In the records below, find the line containing "By distance from the camera, sequence"; give it again exactly, along with every line that follows, and nothing else.

══ RECORDS FOR THE TASK

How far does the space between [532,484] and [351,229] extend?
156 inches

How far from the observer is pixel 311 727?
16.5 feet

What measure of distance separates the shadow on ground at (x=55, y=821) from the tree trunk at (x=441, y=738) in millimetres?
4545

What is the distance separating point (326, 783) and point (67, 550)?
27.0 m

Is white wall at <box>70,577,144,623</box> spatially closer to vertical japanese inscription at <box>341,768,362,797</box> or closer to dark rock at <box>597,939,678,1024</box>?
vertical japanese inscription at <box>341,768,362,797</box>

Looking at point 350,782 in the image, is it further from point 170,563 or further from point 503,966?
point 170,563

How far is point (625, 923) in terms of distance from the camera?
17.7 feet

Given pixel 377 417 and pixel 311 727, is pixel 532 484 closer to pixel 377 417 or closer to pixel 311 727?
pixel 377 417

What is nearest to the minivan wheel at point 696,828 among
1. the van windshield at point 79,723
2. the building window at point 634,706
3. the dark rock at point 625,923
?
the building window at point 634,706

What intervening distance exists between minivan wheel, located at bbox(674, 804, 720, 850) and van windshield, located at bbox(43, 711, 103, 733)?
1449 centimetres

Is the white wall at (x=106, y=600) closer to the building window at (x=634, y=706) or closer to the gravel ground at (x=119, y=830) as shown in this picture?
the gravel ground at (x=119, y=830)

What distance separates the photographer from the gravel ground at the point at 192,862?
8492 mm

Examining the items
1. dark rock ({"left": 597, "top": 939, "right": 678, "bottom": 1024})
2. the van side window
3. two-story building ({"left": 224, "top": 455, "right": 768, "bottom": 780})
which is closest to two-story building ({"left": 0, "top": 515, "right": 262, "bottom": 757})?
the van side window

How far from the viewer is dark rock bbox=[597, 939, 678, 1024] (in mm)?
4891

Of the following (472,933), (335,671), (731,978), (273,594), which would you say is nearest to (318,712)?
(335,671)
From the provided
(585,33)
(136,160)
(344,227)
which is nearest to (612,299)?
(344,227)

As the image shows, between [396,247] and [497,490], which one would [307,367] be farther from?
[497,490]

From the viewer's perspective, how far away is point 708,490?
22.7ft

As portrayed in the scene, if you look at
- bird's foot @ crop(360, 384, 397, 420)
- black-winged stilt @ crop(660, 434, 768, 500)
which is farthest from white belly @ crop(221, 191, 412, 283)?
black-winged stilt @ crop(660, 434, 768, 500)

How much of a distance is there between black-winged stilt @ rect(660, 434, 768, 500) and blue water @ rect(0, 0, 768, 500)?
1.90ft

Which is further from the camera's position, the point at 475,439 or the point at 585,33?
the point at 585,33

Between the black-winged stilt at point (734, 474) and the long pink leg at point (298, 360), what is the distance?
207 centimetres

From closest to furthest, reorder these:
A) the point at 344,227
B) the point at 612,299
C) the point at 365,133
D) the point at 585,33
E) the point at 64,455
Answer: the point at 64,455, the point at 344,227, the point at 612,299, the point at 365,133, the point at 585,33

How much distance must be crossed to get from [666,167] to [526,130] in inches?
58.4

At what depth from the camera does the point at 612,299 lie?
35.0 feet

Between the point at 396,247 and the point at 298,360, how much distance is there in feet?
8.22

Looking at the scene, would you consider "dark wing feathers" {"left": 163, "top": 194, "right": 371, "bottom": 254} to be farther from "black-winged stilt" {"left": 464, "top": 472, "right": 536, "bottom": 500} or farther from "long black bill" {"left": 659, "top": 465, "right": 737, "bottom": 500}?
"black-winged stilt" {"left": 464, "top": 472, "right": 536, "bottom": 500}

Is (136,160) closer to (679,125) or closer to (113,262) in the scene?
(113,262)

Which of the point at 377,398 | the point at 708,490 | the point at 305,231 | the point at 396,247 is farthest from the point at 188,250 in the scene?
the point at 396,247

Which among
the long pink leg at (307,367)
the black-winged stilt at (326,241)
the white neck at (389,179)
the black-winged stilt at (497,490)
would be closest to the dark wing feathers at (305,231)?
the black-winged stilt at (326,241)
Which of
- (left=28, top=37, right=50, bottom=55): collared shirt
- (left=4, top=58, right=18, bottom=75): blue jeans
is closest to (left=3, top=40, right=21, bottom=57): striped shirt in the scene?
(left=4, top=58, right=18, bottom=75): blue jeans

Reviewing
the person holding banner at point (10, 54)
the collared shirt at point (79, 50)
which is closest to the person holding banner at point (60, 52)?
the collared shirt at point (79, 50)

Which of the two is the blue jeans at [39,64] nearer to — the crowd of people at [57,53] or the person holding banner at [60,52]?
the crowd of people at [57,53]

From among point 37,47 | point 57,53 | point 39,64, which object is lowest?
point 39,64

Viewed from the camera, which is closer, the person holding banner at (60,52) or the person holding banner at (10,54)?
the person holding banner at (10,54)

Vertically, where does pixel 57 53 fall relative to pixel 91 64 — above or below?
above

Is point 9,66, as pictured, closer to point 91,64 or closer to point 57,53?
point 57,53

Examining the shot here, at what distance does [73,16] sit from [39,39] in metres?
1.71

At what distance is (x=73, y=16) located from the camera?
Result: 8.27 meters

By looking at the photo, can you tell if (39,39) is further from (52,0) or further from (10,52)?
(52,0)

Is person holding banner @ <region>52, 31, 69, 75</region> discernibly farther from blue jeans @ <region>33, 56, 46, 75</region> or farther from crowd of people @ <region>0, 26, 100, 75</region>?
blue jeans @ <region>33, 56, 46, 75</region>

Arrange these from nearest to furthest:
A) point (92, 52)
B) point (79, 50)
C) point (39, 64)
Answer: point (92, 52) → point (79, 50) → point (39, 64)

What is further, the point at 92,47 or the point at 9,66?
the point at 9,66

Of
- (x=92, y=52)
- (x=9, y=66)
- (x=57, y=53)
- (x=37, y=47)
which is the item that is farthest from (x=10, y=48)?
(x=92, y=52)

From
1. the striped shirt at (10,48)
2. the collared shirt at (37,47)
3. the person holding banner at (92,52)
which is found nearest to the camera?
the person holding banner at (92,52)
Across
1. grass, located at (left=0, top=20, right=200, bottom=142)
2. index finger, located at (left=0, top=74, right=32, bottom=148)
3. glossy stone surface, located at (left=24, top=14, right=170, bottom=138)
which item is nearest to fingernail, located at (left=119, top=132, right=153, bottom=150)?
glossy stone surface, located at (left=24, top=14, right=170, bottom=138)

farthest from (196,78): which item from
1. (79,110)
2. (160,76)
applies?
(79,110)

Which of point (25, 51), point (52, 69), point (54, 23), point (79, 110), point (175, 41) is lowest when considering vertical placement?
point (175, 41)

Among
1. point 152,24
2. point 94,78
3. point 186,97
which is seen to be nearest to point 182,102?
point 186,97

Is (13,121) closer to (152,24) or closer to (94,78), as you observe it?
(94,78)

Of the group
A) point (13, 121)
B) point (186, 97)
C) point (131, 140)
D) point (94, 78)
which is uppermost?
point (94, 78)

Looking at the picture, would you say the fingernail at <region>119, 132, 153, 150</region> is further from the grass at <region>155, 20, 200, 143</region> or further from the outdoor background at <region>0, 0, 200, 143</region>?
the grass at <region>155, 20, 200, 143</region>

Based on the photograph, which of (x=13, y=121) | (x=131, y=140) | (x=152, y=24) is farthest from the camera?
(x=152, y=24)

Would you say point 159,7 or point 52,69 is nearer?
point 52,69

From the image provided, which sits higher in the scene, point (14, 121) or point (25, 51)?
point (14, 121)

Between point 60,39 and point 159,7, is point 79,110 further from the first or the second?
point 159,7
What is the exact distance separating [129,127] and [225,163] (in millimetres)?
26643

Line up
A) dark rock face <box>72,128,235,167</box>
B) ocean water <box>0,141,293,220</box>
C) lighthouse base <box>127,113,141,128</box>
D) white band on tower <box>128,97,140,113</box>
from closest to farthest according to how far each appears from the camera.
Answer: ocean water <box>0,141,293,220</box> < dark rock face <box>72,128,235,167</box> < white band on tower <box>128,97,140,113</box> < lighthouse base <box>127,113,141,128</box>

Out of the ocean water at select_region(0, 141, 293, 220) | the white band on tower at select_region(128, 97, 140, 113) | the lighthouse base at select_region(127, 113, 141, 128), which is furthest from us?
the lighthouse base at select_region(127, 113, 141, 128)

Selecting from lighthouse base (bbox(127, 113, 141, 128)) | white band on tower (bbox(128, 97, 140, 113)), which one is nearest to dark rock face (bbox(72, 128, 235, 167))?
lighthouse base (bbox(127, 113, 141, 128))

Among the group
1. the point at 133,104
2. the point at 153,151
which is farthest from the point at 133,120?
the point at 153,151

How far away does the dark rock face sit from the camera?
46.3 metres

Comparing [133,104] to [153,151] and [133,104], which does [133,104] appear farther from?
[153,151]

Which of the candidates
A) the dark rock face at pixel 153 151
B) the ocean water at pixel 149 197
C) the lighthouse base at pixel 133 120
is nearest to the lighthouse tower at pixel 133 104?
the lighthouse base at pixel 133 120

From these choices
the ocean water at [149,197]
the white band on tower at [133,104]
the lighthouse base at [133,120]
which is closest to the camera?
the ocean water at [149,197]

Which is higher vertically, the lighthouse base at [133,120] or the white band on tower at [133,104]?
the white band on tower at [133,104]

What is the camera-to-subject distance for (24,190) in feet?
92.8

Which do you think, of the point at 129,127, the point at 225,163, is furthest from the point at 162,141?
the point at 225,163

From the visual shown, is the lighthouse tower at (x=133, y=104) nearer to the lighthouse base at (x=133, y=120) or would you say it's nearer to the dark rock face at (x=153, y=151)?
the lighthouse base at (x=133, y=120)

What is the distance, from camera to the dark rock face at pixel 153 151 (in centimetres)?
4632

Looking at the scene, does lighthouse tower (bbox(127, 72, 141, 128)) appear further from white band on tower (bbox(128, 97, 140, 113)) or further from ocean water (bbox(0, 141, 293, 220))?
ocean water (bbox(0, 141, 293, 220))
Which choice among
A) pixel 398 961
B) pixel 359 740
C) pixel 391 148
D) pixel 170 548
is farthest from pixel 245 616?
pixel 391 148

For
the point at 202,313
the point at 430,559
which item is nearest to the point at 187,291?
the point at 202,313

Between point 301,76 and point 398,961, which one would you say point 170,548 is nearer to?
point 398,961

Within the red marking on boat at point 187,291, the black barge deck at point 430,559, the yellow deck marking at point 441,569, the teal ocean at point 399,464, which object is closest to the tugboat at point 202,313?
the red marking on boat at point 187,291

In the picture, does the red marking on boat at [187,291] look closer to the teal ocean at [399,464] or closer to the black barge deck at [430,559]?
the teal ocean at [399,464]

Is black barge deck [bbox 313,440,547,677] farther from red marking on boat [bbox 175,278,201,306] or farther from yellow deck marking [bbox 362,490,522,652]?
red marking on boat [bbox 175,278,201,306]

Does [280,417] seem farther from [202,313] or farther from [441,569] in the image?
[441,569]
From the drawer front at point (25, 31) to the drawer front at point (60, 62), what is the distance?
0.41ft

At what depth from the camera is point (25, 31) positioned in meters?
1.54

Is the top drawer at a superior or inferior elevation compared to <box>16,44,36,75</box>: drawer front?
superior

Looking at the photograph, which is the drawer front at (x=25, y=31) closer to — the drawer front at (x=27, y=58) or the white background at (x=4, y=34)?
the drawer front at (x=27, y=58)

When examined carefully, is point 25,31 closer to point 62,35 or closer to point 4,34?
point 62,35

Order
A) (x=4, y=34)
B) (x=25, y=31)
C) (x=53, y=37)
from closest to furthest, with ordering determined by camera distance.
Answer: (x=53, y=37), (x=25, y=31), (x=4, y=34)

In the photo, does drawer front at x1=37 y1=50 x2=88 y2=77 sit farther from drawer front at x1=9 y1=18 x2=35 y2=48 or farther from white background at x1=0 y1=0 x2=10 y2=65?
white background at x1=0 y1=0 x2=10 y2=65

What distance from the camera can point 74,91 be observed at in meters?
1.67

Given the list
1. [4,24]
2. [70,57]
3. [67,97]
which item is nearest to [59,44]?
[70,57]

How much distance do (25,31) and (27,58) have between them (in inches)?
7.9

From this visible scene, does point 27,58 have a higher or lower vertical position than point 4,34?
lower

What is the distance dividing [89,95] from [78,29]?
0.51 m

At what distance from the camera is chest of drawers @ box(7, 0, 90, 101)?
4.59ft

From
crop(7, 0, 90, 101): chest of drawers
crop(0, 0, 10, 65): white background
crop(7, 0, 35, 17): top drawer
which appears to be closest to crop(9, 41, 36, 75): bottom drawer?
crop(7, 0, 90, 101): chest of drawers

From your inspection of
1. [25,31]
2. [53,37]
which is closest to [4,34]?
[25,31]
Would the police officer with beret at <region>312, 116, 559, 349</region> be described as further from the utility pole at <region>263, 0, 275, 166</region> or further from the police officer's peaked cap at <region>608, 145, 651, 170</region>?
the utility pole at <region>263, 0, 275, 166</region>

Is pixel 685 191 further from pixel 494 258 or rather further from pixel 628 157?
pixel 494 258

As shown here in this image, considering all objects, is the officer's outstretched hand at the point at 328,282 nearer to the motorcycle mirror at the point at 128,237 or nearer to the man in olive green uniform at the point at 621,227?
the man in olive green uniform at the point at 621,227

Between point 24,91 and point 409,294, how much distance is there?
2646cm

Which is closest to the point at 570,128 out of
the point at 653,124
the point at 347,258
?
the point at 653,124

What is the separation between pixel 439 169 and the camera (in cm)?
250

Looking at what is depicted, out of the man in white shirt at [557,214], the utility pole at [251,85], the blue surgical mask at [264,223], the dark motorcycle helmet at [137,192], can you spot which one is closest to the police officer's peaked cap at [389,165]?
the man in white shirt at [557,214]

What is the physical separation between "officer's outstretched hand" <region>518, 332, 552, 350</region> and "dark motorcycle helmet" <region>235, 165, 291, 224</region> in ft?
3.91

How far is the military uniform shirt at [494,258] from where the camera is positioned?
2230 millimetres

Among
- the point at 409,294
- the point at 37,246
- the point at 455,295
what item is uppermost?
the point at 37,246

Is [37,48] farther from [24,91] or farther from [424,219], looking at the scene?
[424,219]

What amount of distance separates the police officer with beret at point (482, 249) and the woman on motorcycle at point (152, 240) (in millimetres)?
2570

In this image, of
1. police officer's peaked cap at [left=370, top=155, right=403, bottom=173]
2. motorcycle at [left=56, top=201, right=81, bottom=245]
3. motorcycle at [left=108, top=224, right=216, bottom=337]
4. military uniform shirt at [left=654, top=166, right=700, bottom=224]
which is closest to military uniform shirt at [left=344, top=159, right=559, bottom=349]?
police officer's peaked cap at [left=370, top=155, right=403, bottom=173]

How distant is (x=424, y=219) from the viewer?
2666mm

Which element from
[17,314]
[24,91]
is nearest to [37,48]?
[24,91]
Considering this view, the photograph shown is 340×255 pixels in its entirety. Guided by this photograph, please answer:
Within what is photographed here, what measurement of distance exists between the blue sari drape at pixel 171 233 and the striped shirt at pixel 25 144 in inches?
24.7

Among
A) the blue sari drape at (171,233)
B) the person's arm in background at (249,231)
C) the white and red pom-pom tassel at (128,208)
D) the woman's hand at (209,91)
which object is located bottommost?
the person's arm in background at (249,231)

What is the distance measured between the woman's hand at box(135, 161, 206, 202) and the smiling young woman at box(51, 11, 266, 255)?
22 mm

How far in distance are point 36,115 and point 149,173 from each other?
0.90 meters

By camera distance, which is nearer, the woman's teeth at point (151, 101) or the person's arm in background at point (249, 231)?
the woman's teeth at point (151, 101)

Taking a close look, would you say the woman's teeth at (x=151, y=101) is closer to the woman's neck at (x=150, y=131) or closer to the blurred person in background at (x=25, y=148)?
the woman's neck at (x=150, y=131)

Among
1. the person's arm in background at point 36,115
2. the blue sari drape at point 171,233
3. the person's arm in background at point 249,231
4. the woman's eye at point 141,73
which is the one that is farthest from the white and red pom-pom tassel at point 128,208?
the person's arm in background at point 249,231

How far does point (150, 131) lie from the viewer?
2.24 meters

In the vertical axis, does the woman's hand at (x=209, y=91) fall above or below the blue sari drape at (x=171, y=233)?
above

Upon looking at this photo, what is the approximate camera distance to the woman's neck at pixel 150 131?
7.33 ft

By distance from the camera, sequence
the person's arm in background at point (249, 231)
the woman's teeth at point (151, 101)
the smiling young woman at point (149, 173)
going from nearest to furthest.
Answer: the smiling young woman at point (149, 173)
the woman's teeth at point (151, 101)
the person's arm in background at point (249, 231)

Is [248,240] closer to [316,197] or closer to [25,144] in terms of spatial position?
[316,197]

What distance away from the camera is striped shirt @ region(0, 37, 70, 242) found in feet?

════

▶ **RESULT FOR THIS TASK**:
By distance from the camera, sequence
the person's arm in background at point (249, 231)
the woman's teeth at point (151, 101)
the smiling young woman at point (149, 173)
going from nearest to furthest.
Answer: the smiling young woman at point (149, 173)
the woman's teeth at point (151, 101)
the person's arm in background at point (249, 231)

Is [248,240] closer to [316,197] or closer to [25,144] in terms of spatial position?
[316,197]

What distance away from the camera is striped shirt @ region(0, 37, 70, 242) found in feet?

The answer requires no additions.